# PASSAGE SHOWN
## Start

News from the Votemaster
Editorial note.The site will be down for a few minutes for a capacity upgrade later today.
From the server logs, it is clear that the tipping-point table for the presidential election is quite popular. Starting today, the same kind of table is now available for the Senate. It lists the bluest states on top down to the reddest states at the bottom. The table shows how deep into red territory the Democrats have to go to get 51 seats in the Senate. When read upwards from the bottom, it shows how deep into blue territory the Republicans have to go to get 51 seats in the Senate. The table is here. In the future, to get it, click on the word "Senate" on top of the main page and then select "Tipping-point state" from the menu to the left of the Senate map.
Two caveats go with this table, however. First, it shows how to get 51 seats, but either party can control the Senate with 50 seats and the Vice President. Since we don't know whether Paul Ryan or Joe Biden will be Vice President come Jan. 20, this possibility is not considered. Second, what to do about Maine? It seems clear now that former governor Angus King will be the next senator from Maine, but he refuses to say with whom he will caucus. Our guess is that he will caucus with the Democrats. Here are some clues. First, he has endorsed President Obama. If King wins and so does Obama, King would not be the most popular kid on the block in the Republican caucus. Second, he used to work for a Democratic senator, William Hathaway. Third, the Democratic candidate for Senate in Maine, Cynthia Dill, has been complaining that not only won't the DSCC give her a penny, but it has told Democratic donors to sit on their wallets. If DSCC chairwoman Patty Murray thought King would caucus with the Republicans, she would be helping Dill and she isn't. Probably King has given Murray a private assurance that he will join her caucus, like fellow New Englander Sen. Bernie Sanders (I-VT). For these reasons, in the table King is considered a Democrat. However, in the scoreboard at the top of the page, Maine is considered a tie because it is easy for you to mentally add one to the Democrats' score if you like. It is much harder to mentally patch up the tipping-point table if a state is missing.

## End

# DATA FOR THIS EXERCISE
## Start

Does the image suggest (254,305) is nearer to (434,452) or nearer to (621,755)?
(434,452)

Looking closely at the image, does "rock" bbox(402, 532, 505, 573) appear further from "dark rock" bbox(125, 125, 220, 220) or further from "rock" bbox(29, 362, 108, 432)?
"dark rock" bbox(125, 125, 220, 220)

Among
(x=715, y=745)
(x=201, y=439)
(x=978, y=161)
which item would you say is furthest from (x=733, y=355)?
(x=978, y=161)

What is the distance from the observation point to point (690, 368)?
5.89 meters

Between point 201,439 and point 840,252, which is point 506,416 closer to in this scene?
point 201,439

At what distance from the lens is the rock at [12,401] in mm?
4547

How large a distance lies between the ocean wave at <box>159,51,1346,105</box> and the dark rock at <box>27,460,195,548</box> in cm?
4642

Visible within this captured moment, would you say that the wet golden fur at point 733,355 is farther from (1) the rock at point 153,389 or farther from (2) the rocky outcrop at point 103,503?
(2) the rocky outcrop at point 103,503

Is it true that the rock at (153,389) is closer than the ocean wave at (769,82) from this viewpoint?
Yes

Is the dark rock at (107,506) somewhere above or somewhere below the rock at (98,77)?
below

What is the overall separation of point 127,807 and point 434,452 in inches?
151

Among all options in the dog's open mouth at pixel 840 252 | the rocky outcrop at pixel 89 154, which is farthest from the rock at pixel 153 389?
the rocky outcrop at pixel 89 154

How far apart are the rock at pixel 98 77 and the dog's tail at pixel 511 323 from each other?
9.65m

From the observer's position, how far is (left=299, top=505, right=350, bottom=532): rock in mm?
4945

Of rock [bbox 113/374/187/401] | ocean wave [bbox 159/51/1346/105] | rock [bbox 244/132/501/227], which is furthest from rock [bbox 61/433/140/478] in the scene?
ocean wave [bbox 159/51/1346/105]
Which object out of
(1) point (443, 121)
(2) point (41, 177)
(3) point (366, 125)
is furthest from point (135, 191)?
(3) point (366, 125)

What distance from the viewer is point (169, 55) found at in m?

## End

# SET PROBLEM A
In the Votemaster's note on the Senate tipping-point table, how is Angus King counted in that table?
# SET PROBLEM B
From the listing, return the line containing "How far apart" and every line after it through the last line of the listing, unchanged.

# RESPONSE A
He is counted as a Democrat.

# RESPONSE B
How far apart are the rock at pixel 98 77 and the dog's tail at pixel 511 323 from each other?
9.65m

From the observer's position, how far is (left=299, top=505, right=350, bottom=532): rock in mm?
4945

Of rock [bbox 113/374/187/401] | ocean wave [bbox 159/51/1346/105] | rock [bbox 244/132/501/227], which is furthest from rock [bbox 61/433/140/478] in the scene?
ocean wave [bbox 159/51/1346/105]
Which object out of
(1) point (443, 121)
(2) point (41, 177)
(3) point (366, 125)
is furthest from point (135, 191)?
(3) point (366, 125)

What distance from the viewer is point (169, 55) found at in m?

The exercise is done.